#### Complete the following
- A) Read the project description and decide whether each statement agrees with it: (i) the system runs entirely on the user's local machine; (ii) vectors are stored in Pinecone; (iii) embeddings are generated with Ollama's LLMs. For each statement, answer yes or no and quote the words from the project description that settle it.
- B) Transcribe the project description from "Created by supermax01" to "data and privacy.", keeping every word and mark unchanged.
- C) Pick up the medical chatbot project description after its last sentence and write what comes next.

#### Passage to read
Created by supermax01
A specialized medical question-answering system that leverages large language models (LLMs) and retrieval-augmented generation (RAG) to provide accurate medical information based on trusted medical literature. This system runs entirely on your local machine, giving you full control over your data and privacy.
This project creates an end-to-end local RAG (Retrieval-Augmented Generation) medical chatbot that:
- Extracts knowledge from medical PDFs and documents
- Processes and chunks the text into manageable segments
- Generates embeddings using sentence transformers
- Stores vectors in Pinecone for efficient semantic search
- Retrieves relevant context when a medical question is asked
- Generates accurate answers using Ollama's LLMs with the retrieved context
The system is designed to provide factual, context-based responses to medical queries while citing the sources of information, making it suitable for educational purposes and preliminary medical information lookup.

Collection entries
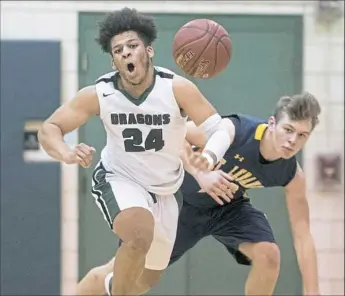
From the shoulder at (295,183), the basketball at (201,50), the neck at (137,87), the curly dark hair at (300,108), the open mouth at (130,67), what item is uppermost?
the basketball at (201,50)

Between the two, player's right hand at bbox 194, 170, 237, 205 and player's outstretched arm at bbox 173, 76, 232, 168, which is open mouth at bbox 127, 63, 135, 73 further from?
player's right hand at bbox 194, 170, 237, 205

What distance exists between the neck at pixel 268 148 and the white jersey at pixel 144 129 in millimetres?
470

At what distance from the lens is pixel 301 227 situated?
3.92m

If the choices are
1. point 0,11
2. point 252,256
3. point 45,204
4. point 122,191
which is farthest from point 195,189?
point 0,11

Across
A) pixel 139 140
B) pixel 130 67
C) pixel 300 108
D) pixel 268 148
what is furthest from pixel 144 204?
pixel 300 108

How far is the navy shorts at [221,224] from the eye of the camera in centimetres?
411

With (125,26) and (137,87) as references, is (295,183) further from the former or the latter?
(125,26)

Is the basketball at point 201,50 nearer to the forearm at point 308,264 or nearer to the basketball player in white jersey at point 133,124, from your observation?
the basketball player in white jersey at point 133,124

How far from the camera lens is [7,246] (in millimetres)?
5645

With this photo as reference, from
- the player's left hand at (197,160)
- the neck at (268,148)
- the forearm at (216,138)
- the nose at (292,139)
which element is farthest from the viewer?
the neck at (268,148)

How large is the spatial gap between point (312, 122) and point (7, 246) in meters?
2.67

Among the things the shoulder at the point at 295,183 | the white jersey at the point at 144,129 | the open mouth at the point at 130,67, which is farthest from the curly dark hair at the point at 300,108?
the open mouth at the point at 130,67

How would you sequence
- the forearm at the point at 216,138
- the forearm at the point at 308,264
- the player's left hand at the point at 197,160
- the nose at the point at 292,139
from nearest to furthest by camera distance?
the player's left hand at the point at 197,160 < the forearm at the point at 216,138 < the forearm at the point at 308,264 < the nose at the point at 292,139

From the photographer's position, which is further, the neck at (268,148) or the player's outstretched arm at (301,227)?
the neck at (268,148)
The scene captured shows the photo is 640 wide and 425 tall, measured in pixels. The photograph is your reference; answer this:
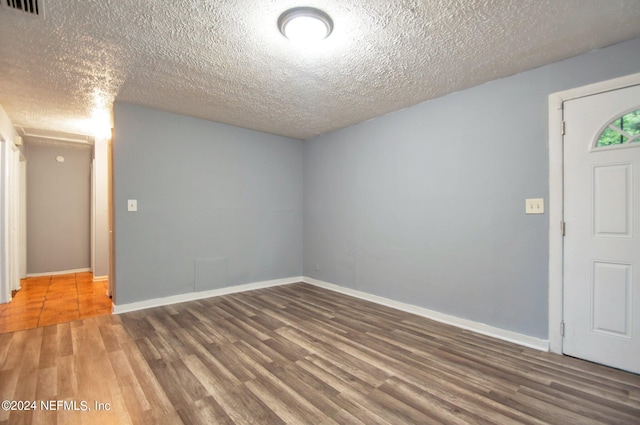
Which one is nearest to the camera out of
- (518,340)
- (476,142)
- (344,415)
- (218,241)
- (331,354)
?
(344,415)

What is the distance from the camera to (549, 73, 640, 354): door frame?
7.88 feet

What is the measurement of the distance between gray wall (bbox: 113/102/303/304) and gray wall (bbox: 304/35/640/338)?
1.03 metres

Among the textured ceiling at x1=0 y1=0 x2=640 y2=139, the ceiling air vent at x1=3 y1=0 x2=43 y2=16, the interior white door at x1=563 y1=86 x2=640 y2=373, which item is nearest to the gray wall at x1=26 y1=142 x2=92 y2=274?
the textured ceiling at x1=0 y1=0 x2=640 y2=139

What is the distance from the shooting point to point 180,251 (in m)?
3.83

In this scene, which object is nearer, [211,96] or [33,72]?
[33,72]

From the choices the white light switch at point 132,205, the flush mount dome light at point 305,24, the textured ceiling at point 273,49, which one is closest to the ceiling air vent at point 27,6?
the textured ceiling at point 273,49

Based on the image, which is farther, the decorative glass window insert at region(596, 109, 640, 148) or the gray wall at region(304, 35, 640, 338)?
the gray wall at region(304, 35, 640, 338)

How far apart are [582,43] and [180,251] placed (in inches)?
174

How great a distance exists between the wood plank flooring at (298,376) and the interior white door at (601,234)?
20 centimetres

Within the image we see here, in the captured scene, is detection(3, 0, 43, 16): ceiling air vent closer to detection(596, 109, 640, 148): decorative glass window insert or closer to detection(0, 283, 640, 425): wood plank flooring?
detection(0, 283, 640, 425): wood plank flooring

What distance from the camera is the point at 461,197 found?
3.02 m

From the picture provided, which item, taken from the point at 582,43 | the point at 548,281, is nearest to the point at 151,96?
the point at 582,43

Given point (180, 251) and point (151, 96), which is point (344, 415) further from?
point (151, 96)

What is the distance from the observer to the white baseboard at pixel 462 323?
2.52 m
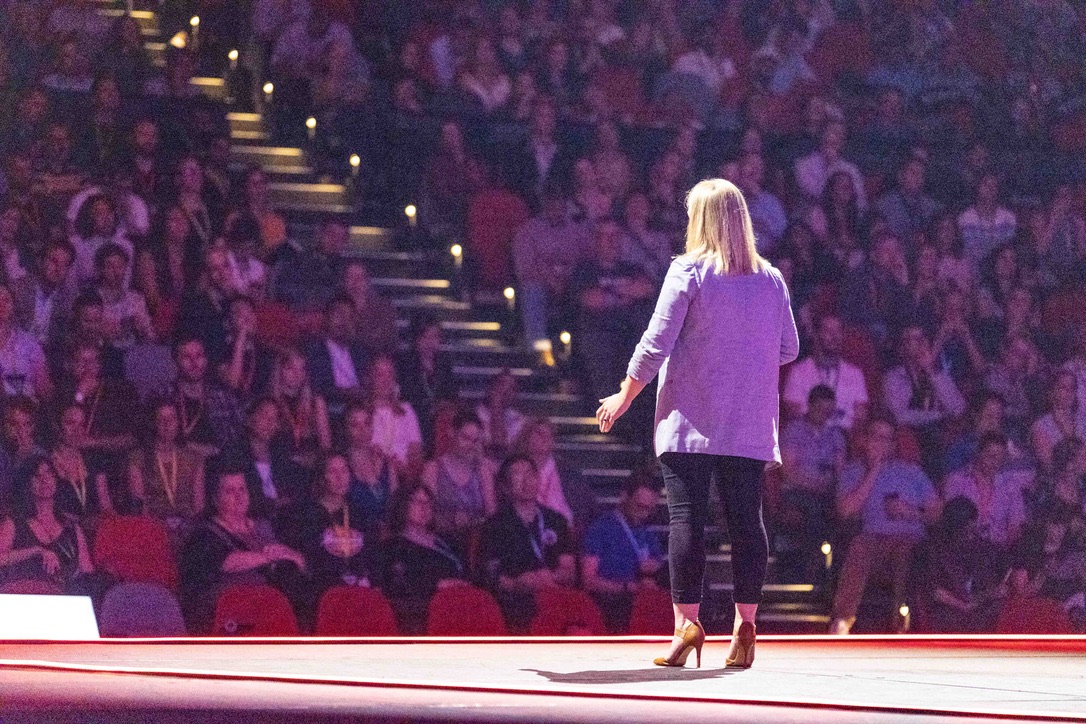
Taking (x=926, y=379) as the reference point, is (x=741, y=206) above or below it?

#### Your written answers
- A)
(i) Yes: "This system runs entirely on your local machine"
(ii) Yes: "Stores vectors in Pinecone for efficient semantic search"
(iii) No: "Generates embeddings using sentence transformers"

- B)
Created by supermax01
A specialized medical question-answering system that leverages large language models (LLMs) and retrieval-augmented generation (RAG) to provide accurate medical information based on trusted medical literature. This system runs entirely on your local machine, giving you full control over your data and privacy.

- C)
RAG combines the power of large language models with information retrieval systems to generate more accurate, factual, and contextually relevant responses:
-
Retrieval: When a question is asked, the system searches through a knowledge base (in this case, your medical PDFs) to find the most relevant information.
-
Augmentation: The retrieved information is added to the prompt sent to the language model.
-
Generation: The language model generates a response based on both its pre-trained knowledge and the specific information retrieved from your documents.
- Accuracy: Responses are grounded in specific documents you provide, reducing hallucinations
- Privacy: Your medical documents and queries never leave your computer
- Customization: You control exactly what knowledge the system has access to
- Transparency: The system shows you the sources it used to generate each answer
- Cost-effective: No need for expensive API calls to cloud-based LLMs
-
Document Ingestion: The system reads and processes any PDF files placed in the
data/directory. These can be medical textbooks, research papers, or any text-based medical information. -
Knowledge Base Creation: The content is split into chunks and converted into vector embeddings, which are stored in Pinecone.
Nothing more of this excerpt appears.